Die Nachteile von Aramid liegen neben dem hohen Preis in der geringen UV Stabilität. Dauereinsätze draußen sind nicht ihre Stärke. Auch bei Wasserkontakt nimmt Aramid bis zu 7 Prozent in der Faser auf, Seile werden dicker.

Aramid Seile sind beim Abseilen sehr schnell und verändern ihre Eigenschaften selbst nach sehr vielen Abseilvorgängen kaum, werden also kaum hart. Seile und Reepschnüre mit Aramid sind sehr schwer zu schneiden, da sie materialbedingt sehr schnittfest sind und Aramid beim Heißschneiden verkohlt anstatt elegant zu schmelzen.

 

Vectran

Während Aramid auf Polyamid-Polymeren basiert, verwendet Vectran Polyester als Basis. Die Eigenschaften von Vectran sind in einigen Bereichen dem Aramid nochmals überlegen. So nimmt Vectran kein Wasser auf. Auch ist Vectran die einzige Faser, die bei niedrigen Temperaturen an Bruchkraft gewinnt – bis zu + 20%. Vectran ist bis zu 15 mal widerstandsfähiger als Aramid gegenüber Abrieb. Auch Reißfestigkeit und Schrumpf sowie Schnittfestigkeit sind überragend – eine Superfaser.
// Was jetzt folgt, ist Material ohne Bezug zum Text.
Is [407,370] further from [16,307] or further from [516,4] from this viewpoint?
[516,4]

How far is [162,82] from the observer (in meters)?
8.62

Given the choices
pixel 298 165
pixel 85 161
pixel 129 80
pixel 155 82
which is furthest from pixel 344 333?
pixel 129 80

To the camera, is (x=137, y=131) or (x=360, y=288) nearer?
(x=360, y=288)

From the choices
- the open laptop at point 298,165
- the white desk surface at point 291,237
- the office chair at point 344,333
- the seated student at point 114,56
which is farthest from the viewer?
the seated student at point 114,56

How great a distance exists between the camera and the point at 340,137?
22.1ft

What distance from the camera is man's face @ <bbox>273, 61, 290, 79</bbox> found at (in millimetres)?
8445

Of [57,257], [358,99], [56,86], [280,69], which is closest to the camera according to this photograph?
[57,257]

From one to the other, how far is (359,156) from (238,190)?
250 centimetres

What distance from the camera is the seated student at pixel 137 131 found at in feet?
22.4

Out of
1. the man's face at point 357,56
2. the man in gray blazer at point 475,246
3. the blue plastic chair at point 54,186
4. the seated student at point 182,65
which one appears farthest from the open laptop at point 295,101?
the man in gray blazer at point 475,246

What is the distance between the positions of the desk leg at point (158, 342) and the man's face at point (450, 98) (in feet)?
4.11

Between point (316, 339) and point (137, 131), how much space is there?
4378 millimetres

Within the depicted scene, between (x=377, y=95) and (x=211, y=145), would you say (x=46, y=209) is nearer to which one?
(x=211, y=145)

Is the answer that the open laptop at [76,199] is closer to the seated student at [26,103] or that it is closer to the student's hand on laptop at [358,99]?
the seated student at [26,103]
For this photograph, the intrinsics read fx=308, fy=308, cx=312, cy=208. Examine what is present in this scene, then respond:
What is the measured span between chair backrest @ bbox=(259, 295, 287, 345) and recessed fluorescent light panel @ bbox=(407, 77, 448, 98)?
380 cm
Leider setzt auch hier der hohe Preis Grenzen. Die thermische Stabilität ist mit 330 Grad nicht ganz so hoch wie Aramid, aber noch immer 100 Grad höher als bei konventionellen Seilmaterialien. Auch ist Vectran ähnlich dem Aramid nicht UV beständig, und wegen der geringen Dehnung neigen die Fasern zum Fransen.

Vectran findet man in manchen Seilkernen, etwa von Beal. So lassen sich Seile mit sehr geringer Dehnung herstellen mit trotzdem einem gutmütigen Polyamid-Mantel.

 

Dyneema (HMPE)

Dyneema liegt mit einem Schmelzpunkt bei 130 Grad nochmals erheblich niedriger als Polypropylen. In Kletterseilen findet man dieses Material daher nicht, und in Reepschnüren nur als Kernmaterial. Dyneema ist enorm abriebfest, hat praktisch keine Dehnung, nimmt kein Wasser auf und ist sehr leicht. Deshalb findet man es in hochwertigen Wurfleinen wie unserer Supa Line. Auch als Forst- und Lastenseile wird Dynema verwendet, und im Bereich der hochwertigen Schiffstaue hat das Material nahezu alles andere verdrängt.

 

Neben den beschriebenen Materialien gibt es weitere Exoten, mesit als Beimischungen in Kletterseilen. So gibt es z.B. Militär-Seile mit Stahlfasern für besseren Schnittschutz. Andere Seile verwenden Neopren, um schwimmfähig zu werden. Solche Anwendungen sind aber sehr speziell.